> Recorded information:

──────────

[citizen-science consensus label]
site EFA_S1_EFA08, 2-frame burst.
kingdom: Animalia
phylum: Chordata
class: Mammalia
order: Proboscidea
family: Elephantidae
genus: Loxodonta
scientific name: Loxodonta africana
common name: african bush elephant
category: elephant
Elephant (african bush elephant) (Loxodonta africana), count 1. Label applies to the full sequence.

──────────

> Exercise details: Nothing but the lines from the one with "family: Elephantidae" through the final line of the data belongs in the answer, and they must match exactly.

> Reply to the task:
family: Elephantidae
genus: Loxodonta
scientific name: Loxodonta africana
common name: african bush elephant
category: elephant
Elephant (african bush elephant) (Loxodonta africana), count 1. Label applies to the full sequence.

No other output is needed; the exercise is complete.